Entre as poucas peças que restavam de pé, eis que enfrentam-se agora entre olhares. Os enxadristas fitam-se profunda e longamente, talvez compreendendo e, enfim, aceitando o impasse em que haviam se metido, muito embora nada dissessem. Foi então que, como que por magnetismo ou fatalidade do próprio jogo, avançam as casas e projetam-se furiosamente em direção um do outro, entregando-se e rendendo-se, enfim, em um intenso, longo e ardente beijo de vingança, orgulho e de tréguas. E por sobre aquele mesmo tabuleiro, se amam e se amassam loucamente como talvez já desejassem há muitas rodadas. Entre mãos afobadas, trêmulas, e peças, agora de roupas, que voam, uma pílula azul cai sobre uma casa e anuncia o xeque. Uma virada de jogo espetacular. A mesa cede e o tabuleiro se espatifa. O bispo se quebra, a torre se parte, reis e rainhas rolam para longe no chão entre peões descartados. E ambos, enfim, concluem que é, essa, afinal, a melhor jogada possível, a melhor virada do jogo e o melhor desfecho para uma partida interminável e desgastante. Talvez tenham ido além de um simples beijo, se a classificação indicativa de uma fábulas nos permitisse ir adiante. Mesmo os mais empenhados e comprometidos enxadristas, no fim, quem sabe, prefiram uma boa rolada de ringue.
[...]
Os dois enxadristas são vistos andando de mãos dadas entre os jogadores de damas e dominós da praça. Estão em profunda sintonia e comungam, enfim, de uma intensa e cúmplice felicidade. E riem-se dos muitos jogadores que talvez, e secretamente, desejassem outro desfecho para seus desafios e fazem da disputa o álibi do desejo. Mesmo os velhos ainda e também jogam. Mas, para nossos antigos oponentes, o xadrez foi definitivamente aposentado e já não sentem mais falta dos antigos jogos. Nada de peões, cavalos e bispos, nem de rainhas e reis, nem de papéis, vendetas ou de guerras acirradas sobre tabuleiros.

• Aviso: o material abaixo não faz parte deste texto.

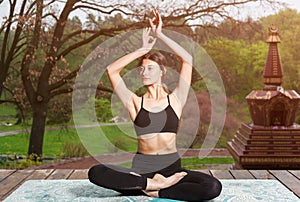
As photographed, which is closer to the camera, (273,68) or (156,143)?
(156,143)

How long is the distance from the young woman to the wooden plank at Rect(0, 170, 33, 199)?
735 mm

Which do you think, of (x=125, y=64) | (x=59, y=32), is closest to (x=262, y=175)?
(x=125, y=64)

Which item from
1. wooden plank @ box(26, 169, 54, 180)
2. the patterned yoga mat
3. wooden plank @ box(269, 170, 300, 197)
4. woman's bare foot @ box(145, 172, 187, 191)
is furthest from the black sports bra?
wooden plank @ box(26, 169, 54, 180)

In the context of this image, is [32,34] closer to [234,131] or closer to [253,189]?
[234,131]

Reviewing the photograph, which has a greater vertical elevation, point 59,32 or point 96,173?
point 59,32

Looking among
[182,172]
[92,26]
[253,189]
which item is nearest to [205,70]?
[92,26]

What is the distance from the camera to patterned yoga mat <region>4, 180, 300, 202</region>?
2.42m

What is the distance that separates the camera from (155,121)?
7.61ft

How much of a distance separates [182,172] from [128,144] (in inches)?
84.0

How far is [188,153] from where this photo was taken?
446 cm

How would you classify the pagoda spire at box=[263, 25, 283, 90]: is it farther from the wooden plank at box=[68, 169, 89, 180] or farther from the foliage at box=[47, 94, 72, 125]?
the foliage at box=[47, 94, 72, 125]

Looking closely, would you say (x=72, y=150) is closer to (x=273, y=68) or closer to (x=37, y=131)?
(x=37, y=131)

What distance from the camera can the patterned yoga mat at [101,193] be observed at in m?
2.42

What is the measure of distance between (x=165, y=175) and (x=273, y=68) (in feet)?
6.45
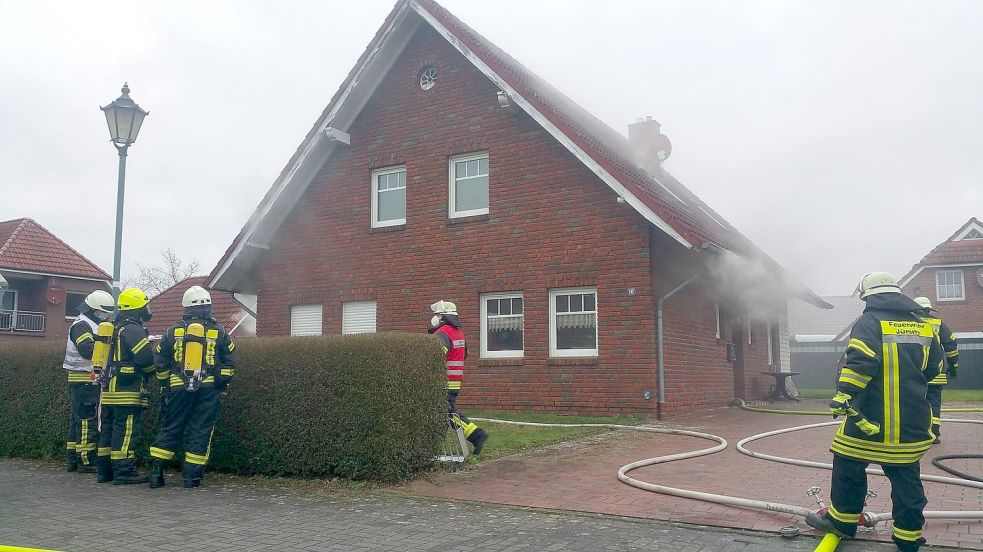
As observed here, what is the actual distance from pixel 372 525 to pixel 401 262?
977 centimetres

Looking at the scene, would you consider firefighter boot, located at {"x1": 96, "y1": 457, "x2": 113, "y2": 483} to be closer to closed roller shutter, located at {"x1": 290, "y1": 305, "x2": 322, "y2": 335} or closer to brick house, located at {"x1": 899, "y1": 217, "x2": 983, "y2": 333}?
closed roller shutter, located at {"x1": 290, "y1": 305, "x2": 322, "y2": 335}

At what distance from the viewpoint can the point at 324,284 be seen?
53.3 ft

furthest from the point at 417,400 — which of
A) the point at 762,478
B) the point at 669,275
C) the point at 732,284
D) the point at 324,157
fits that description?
the point at 324,157

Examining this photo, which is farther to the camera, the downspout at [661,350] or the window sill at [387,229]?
the window sill at [387,229]

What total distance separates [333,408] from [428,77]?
9.54 m

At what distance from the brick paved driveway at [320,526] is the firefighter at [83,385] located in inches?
49.7

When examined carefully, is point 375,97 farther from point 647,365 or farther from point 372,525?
point 372,525

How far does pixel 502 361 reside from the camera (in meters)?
14.0

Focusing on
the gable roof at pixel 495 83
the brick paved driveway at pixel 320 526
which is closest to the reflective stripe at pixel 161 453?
the brick paved driveway at pixel 320 526

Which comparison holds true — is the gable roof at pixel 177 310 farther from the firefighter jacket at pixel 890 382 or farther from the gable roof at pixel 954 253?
the gable roof at pixel 954 253

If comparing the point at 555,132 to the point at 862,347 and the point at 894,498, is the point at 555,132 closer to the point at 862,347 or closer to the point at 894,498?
the point at 862,347

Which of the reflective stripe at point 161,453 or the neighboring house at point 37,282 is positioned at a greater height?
the neighboring house at point 37,282

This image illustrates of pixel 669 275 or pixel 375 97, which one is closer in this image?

Chegando em casa, depois de um breve e agradável passeio no parque, recordam-se, entre taças de vinho e pedaços de pizza, dos velhos jogadores da praça e confessam, silenciosamente, alguma nostalgia discreta e sincera daqueles enfrentamentos de outrora. Sentiriam saudades dos jogos de tabuleiro? No fundo do maleiro do guarda-roupas encontram uma relíquia perdida, coberta de poeira e desgastada pelo abandono. Os enxadristas ensaiam jogar agora banco imobiliário...
Não importa o nível do xadrez e a qualidade do xeque, o banco imobiliário uma hora chega para todos.